Seattle singer/songwriter/producer SassyBlack recently dropped off a new EP titled Stuck, a feeling I’m sure many of us can relate to during the pandemic. The four track EP begins with the annoyingly accurate “Karen Don’t Care,” with Sassy rhythmically singing (warning) about the Karens of the world, and how they weaponize their whiteness when calling 911, for instance. Similar to her 2019 album Ancient Mahogany Gold, SassyBlack’s songs feel like having self-care mantras read aloud over funky, space-aged production. The uptempo “Anxiety (The Head)” is, well, anxious, but a repeated refrain of “Anxiety ain’t got the best of me/not yet” might just help an anxious listener to get out of their head and into their body instead via dancing. After “What Do You Want,” which centers on feeling drained and depleted from things like meetings, the project ends with the vibey “Therapy,” which encourages one to “Go ahead lighten your load/ lift your burdens.”
“You’ll Never Walk Alone,” Brittany Howard
On Election day, Howard released a cover of the Rogers & Hammerstein classic "You'll Never Walk Alone," from their 1945 musical Carousel. You may have watched her impassioned performance of the song during a political ad from Johnnie Walker whisky and Anomaly New York. As one would expect, Howard’s cover is bluesy, soul-drenched and stunning as ever, as she croons about having hope during dark times.
“Minefields,” Faouzia, John Legend
On November 5, rising singer-songwriter Faouzia and John Legend teamed up for “Minefields,” a duet co-written by Faouzia, Sam Martin, Ali Tamposi, and J Kash. The powerful ballad also features Charlie Puth on piano, and of course, both singers’ vocals are soaring here. While I’m relatively new to the Canadian singer, the major collab lured me down an internet rabbit hole, and led me to find more of Faouzia’s music, like her excellent 2019 single “Tears of Gold.”

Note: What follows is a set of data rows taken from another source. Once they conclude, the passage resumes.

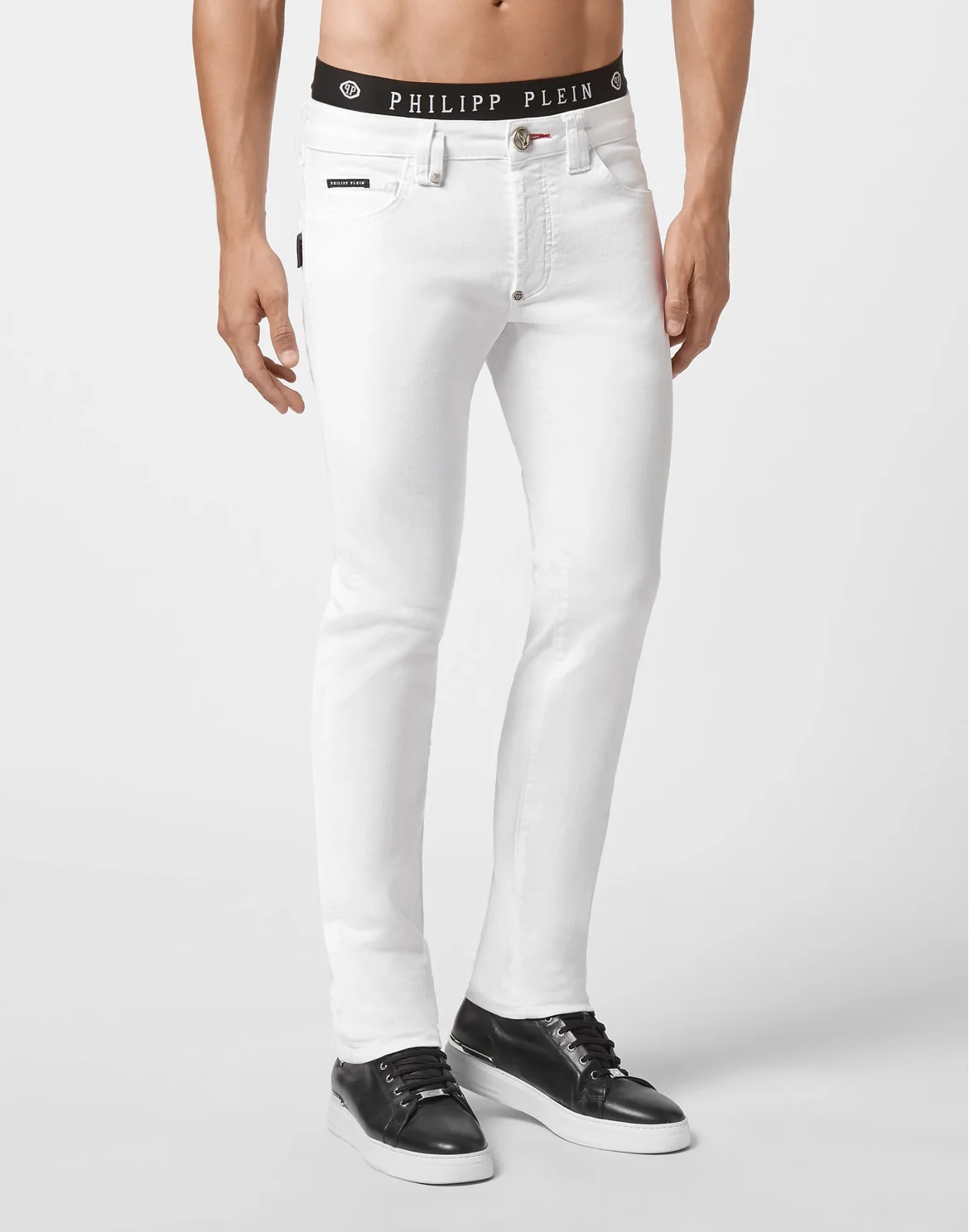 Denim Super Straight Cut Iconic Plein, цвет: Белый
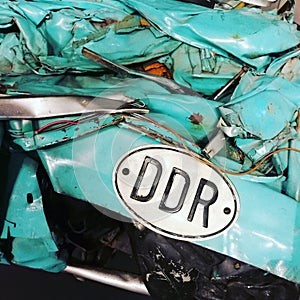 DDR Trabant wreck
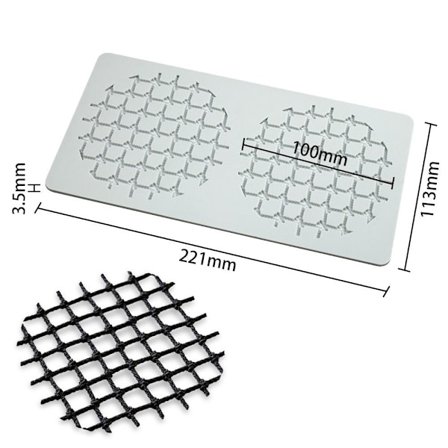 Kakeblondeform Fondant blondematte D D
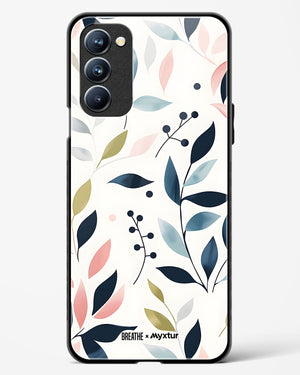 Gentle Greens [BREATHE] Glass Case Phone Cover (Oppo)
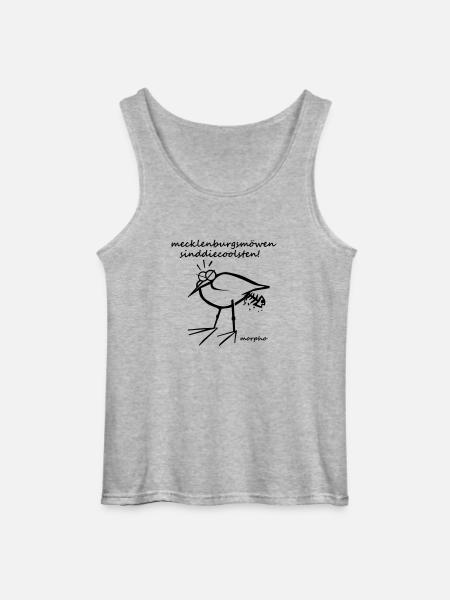Möwe - Gildan Männer Tank Top - Grau meliert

“Fall Off,” Keyshawn, feat. Parisalexa
Appropriately kicking off with some Street Fighter-esque music, “Fall Off” is a self-confident anthem that sees Seattle rapper Keyshawn and Seattleite-turned-Portlander Parisalexa taking control of their narrative: talking their shit, bigging themselves up for the hard work they’ve put in, and how they could never fall off. While AutoTune is often hit-or-miss for me, Keshawn’s chill, self-assured vocals are impeccably accentuated by Parisalexa’s fierce delivery at 1:25—a mix of melodically rapping and then singing triumphantly over excellent production. “Don’t wait for me to fall off/You’ll be waiting for so long, eternity/ A real bad bitch, you can’t murder me.” The song just continues to grow on you.
"OHFR?," Rico Nasty
Rico Nasty just dropped a single “OHFR?,” produced by 100 Gecs’ Dylan Brady. The song joins two other lead singles, “Own It” and “iPhone,” which will all be included on her forthcoming LP Nightmare Vacation, out December 4. “OHFR?” is significantly more hype and gritty than than the previous lead singles, and features that super-scratchy, loud vocal Rico is beloved for a la “Smack a Bitch.” The single is full of shit talking and begins with a hilarious exclamation of “Bitch!” and ends with a “Fuck!” Perhaps the biggest highlight is in the second verse: “I'm making money smoothies, blend it up, I'm steady mixin'/Like I got the ball, go to the mall and they steady blitzing/They wanting pictures and they wanna know just how I'm living/What I make a show vs. you is a big digit difference/I do the same thing that you do, it's just with me, they feel it/Oh, you mad that you can't hurt my pockets or my feelings?”
Keyboard Kid vs Bryson the Alien, Bryson the Alien
What kind of girlfriend would I be if I didn’t shout out my boo Bryson the Alien’s new five-track project Keyboard Kid vs. Bryson the Alien, which is out today. With production almost entirely from Seattle’s Keyboard Kid (and one interlude from Sumalienz member Alfa), highlights include opener “Wolves Fly,” as well as “The Way,” a tribute to women who may profit from their OnlyFans accounts, featuring an excellent verse from Fat Tony. There’s also an appearance from Lil B on the final track “Classic Clouds.” He recently did an interview via Zoom with OPB in which he discussed the project, as well as recent collab opportunities, and how the pandemic and social climate have impacted life for the DIY music community.